## [ASSIGNMENT]
For the records that follow, give the number of lines in which the word "Bending" occurs, with nothing added.
RECORDS FOR THE TASK Block Start
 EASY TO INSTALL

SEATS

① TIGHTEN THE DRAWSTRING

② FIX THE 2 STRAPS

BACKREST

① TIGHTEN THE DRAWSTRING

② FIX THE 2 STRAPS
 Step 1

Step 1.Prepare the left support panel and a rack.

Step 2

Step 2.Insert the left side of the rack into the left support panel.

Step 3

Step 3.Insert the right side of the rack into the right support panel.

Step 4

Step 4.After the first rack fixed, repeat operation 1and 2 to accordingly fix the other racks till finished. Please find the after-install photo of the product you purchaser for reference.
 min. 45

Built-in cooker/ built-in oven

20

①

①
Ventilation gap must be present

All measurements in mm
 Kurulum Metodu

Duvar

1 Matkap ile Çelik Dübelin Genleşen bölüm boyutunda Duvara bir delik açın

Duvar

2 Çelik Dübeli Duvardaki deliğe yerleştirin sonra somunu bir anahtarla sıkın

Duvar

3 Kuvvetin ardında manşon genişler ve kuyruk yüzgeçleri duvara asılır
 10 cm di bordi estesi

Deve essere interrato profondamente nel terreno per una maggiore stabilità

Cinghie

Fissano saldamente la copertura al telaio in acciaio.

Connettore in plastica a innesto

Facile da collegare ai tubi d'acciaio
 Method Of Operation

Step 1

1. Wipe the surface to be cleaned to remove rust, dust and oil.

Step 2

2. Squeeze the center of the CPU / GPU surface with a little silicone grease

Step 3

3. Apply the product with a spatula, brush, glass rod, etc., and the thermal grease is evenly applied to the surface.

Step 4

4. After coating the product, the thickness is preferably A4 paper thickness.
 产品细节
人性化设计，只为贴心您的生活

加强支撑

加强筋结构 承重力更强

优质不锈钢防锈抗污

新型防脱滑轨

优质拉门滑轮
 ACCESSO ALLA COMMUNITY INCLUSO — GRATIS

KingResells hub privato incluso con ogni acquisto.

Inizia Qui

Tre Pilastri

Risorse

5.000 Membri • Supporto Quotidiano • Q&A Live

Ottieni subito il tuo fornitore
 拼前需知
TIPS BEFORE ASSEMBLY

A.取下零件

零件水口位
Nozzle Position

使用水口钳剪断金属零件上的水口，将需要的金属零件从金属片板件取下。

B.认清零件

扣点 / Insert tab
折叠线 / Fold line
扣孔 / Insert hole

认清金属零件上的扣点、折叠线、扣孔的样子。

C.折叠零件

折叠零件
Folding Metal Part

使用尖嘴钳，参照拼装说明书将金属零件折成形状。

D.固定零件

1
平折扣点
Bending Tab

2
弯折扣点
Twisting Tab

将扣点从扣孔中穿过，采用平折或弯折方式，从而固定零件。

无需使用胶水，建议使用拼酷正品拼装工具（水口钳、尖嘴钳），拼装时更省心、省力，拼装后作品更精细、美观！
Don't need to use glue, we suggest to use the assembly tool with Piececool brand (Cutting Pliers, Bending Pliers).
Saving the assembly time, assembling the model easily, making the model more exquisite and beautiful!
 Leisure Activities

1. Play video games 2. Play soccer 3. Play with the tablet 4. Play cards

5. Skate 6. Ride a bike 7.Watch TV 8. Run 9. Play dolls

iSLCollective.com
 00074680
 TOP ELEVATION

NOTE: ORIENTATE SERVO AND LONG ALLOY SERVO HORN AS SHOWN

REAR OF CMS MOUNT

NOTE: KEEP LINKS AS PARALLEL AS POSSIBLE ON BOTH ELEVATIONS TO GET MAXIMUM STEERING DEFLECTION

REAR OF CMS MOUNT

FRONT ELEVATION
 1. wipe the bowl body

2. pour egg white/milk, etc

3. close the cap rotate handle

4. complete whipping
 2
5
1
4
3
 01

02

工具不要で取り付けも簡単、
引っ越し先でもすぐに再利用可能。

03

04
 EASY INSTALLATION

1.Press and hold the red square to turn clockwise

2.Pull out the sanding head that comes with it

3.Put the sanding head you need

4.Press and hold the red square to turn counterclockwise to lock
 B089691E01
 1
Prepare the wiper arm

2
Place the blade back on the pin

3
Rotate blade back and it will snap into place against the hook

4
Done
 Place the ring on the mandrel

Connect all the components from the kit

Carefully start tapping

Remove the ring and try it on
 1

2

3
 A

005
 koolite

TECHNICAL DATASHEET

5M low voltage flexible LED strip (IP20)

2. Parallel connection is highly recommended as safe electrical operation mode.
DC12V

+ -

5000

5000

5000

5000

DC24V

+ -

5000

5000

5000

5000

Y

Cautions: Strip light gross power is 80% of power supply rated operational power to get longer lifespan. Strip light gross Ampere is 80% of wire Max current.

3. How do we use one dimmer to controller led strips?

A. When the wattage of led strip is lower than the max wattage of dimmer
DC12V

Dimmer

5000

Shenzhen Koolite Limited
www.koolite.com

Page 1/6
RECORDS FOR THE TASK Block End
## [EXERCISE RESULT]
2